Let’s face it: tuning is fun and addictive. But after you spend some time tweaking values, testing, and tweaking some more, it can become an endless hole, sucking away time and energy for little or no gain. There are those rare and beautiful times when you stumble upon some obvious and simple parameter that can make everything faster—you come across the one MySQL configuration parameter that doubles the cache size, or realize after some testing that those TCP window sizes set in the kernel can really make a difference. Great! But, as illustrated in Figure 1-6, for each of those rare gems we discover, the number of obvious optimizations we find thereafter dwindles pretty rapidly. After claiming the low-hanging fruits, the marginal benefit of employing sophisticated techniques—compiler-driven code optimizations, profile-guided optimization, dynamic optimization, and so on—does not often merit the required investment of time. In such scenarios, high-level optimizations, which often entail system or algorithmic redesign, are warranted to squeeze out further performance gain, if any!

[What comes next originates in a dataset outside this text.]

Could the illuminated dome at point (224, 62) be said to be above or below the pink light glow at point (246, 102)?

Capacity planning must happen without regard to what you might optimize. The first real step in the process is to accept the system’s current performance in order to estimate what you might need in the future. If at some point down the road you discover some tweak that brings about more resources, that’s a bonus.

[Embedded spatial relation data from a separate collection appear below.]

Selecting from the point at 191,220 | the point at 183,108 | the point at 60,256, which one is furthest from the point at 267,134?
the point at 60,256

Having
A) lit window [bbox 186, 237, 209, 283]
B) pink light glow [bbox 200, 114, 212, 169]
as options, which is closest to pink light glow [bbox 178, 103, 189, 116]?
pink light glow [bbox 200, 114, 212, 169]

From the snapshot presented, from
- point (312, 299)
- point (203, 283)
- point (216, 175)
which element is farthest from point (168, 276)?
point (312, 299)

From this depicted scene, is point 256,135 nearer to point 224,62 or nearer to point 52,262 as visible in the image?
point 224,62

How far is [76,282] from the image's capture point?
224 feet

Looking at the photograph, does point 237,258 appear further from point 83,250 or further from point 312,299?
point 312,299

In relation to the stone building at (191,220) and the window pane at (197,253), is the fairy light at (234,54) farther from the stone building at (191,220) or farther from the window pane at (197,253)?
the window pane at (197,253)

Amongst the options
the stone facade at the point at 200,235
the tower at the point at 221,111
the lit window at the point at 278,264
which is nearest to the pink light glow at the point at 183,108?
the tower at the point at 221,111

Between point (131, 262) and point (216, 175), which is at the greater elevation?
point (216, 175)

Here’s a quick example of the difference between performance and capacity. Suppose that there is a butcher in San Francisco who prepares the most delectable bacon in the state of California. Let’s assume that the butcher shop has an arrangement with a store in San Jose to sell their great bacon there. Every day, the butcher needs to transport the bacon from San Francisco to San Jose using some number of trucks—and the bacon must get there within an hour. The butcher needs to determine what type of trucks he’ll need and how many of them to get the bacon to San Jose. The demand for the bacon in San Jose is increasing with time. It’s difficult having the best bacon in the state, but it’s a good problem to have.
The butcher has three trucks that suffice for the moment. But he knows that he might be doubling the amount of bacon he’ll need to transport over the next couple of months. At this point, he need to do one of two things:
Make the trucks go faster
Get more trucks
You’re probably beginning to see the point here. Even though the butcher might squeeze some extra horsepower out of the trucks by having them tuned up—or by convincing the drivers to exceed the speed limit—he’s not going to achieve the same efficiency gain that would come from simply purchasing more trucks. He has no choice but to accept the performance of each truck and then work from there.
The moral of this little story? When faced with the question of capacity, try to ignore those urges to make existing gear faster; instead, focus on the topic at hand, which is finding out what your enterprise needs, and when.
One other note about performance tuning and capacity: there is no silver bullet formula that we can pass on to you as to when tuning is appropriate and when it’s not. It might be that simply buying more hardware and spinning up new instances in the cloud is the correct thing to do when weighed against engineering time spent on tuning the existing system. This is exemplified by a sudden spike in the number of transactions on an ecommerce website or app owing to a sale or a spike in the number of searches on Google after an incident such as an outbreak of a disease. Almost always, events that can potentially affect end-user experience adversely (which in turn affects the bottom line) warrant immediate scaling up of the capacity and foregoing performance optimization. On the other hand, performance tuning is of high importance for startups as they need to minimize their opex costs, which in part helps to keep a check on their burn rate. Striking this balance between optimization and capacity deployment is a challenge and will differ from environment to environment.